A Freedom of Information request by the Guardian reveals that nearly 6,000 BBC staff took an average of £46,200 between March 2005 and February 2012, with the highest-paid member of staff, who the BBC refused to name, receiving £949,000. The same amount was paid to the former deputy director general Mark Byford, who left in June last year.

£66.4m was paid out between March 2011 and February 2012 alone. The redundancies were both compulsory and voluntary. 

A statement from the BBC said: "Since 2005, the BBC has made significant reductions in its headcount as part of overall efficiency savings. While this has necessitated some one-off redundancy costs, this is outweighed by the cumulative savings achieved over this period of £2.7bn."
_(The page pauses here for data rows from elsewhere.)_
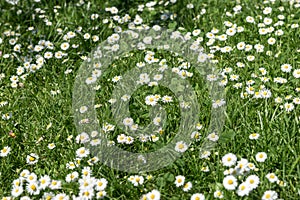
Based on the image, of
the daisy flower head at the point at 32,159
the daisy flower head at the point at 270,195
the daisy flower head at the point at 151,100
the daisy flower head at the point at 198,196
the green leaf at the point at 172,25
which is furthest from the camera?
the green leaf at the point at 172,25

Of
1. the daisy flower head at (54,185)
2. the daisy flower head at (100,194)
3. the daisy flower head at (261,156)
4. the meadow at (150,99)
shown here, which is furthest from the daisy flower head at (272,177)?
the daisy flower head at (54,185)

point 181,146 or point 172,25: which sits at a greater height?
point 172,25

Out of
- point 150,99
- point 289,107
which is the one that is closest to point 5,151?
point 150,99

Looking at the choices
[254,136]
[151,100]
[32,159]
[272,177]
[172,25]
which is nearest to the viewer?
[272,177]

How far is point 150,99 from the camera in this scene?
296 centimetres

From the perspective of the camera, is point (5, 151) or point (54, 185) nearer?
point (54, 185)

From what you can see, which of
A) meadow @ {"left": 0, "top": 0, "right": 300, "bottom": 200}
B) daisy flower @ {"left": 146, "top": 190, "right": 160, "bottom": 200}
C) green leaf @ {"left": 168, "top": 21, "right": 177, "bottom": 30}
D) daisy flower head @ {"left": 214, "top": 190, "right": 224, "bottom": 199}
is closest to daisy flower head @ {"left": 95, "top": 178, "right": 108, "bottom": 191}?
meadow @ {"left": 0, "top": 0, "right": 300, "bottom": 200}

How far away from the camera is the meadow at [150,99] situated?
2428 millimetres

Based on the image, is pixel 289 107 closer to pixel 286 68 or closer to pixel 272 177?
pixel 286 68

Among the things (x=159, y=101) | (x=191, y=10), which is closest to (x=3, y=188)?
(x=159, y=101)

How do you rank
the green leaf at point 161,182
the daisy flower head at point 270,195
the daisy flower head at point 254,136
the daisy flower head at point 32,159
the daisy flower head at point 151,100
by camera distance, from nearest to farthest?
the daisy flower head at point 270,195 → the green leaf at point 161,182 → the daisy flower head at point 254,136 → the daisy flower head at point 32,159 → the daisy flower head at point 151,100

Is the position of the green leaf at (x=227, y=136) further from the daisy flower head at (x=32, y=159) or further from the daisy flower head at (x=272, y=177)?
the daisy flower head at (x=32, y=159)

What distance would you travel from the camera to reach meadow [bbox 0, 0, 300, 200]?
2.43 metres

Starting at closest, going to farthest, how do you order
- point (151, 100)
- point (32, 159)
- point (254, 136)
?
point (254, 136)
point (32, 159)
point (151, 100)
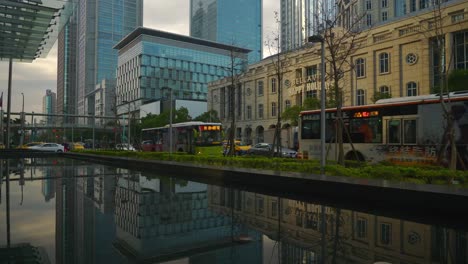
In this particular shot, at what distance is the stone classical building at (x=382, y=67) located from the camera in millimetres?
36812

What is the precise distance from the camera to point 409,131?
14.9 meters

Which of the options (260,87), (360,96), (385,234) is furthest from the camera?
(260,87)

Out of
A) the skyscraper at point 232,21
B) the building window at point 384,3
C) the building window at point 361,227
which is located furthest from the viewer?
the skyscraper at point 232,21

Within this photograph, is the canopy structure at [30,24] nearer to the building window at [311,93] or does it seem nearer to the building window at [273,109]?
the building window at [311,93]

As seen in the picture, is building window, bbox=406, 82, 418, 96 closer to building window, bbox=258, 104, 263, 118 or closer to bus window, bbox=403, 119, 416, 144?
building window, bbox=258, 104, 263, 118

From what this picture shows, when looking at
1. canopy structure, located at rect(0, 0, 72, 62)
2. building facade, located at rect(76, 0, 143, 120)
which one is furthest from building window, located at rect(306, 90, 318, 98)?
building facade, located at rect(76, 0, 143, 120)

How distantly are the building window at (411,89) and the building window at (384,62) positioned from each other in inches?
138

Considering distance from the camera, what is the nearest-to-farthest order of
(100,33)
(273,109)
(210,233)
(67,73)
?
(210,233)
(273,109)
(100,33)
(67,73)

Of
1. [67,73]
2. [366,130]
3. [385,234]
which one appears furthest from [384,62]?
[67,73]

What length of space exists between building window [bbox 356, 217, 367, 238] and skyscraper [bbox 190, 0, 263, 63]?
88495 millimetres

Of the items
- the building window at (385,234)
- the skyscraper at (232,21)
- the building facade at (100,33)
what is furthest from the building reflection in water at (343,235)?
the building facade at (100,33)

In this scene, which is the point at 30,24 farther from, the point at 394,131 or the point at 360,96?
the point at 360,96

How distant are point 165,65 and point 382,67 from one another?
6343 cm

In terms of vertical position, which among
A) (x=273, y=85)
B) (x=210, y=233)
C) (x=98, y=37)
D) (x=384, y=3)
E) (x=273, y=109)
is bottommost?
(x=210, y=233)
Delivering Quality First, the BBC's cost-cutting initiative, will lead to several thousand more redundancies. 

3 comments

Andrew Chapman's picture

This is quite a good article. Many new questions emerge to the surface, all you need do is to read further information about the issues. Only then one can form a final view on a particular subject. Otherwise everything is seen only in the dimension of cum more black and white. The natural logic of evaluating things before vstavane skrine they were properly cognitively processed is a horrible mistake, made by those less intelligent. People should not throw away their common slovakia sense easily. Anything and everything deserves appropriate time for making judgements.

Barrie J's picture

It is impossible to have any confidence in any of the BBC's operations.
It's programme output is turgid crap and it's news coverage puerile.
The licence fee is theft.

Indu Pendent's picture

One of the benefits of working for a highly unionised business is increased payouts on termination. But society are large is penalised for it. (Unions 1, Rest of society 0)

£46k average is an obscene joke. The going rate even back then for volunatary terminations is = pay in leiu of notice + notice pay as compensation + statutory redundancy + employers enhancement (typically 1 to 4 weeks pay for each year of service). So someone on 1 months notice @ £25k average and 8 years service should have been getting about £10k to £15k. So where does the BBC's £46k licence fee payers money come from?

This is a very strong argument for breaking up the BBC into specialised areas and allowing more private involvement whilst retaining the independency of its editorial.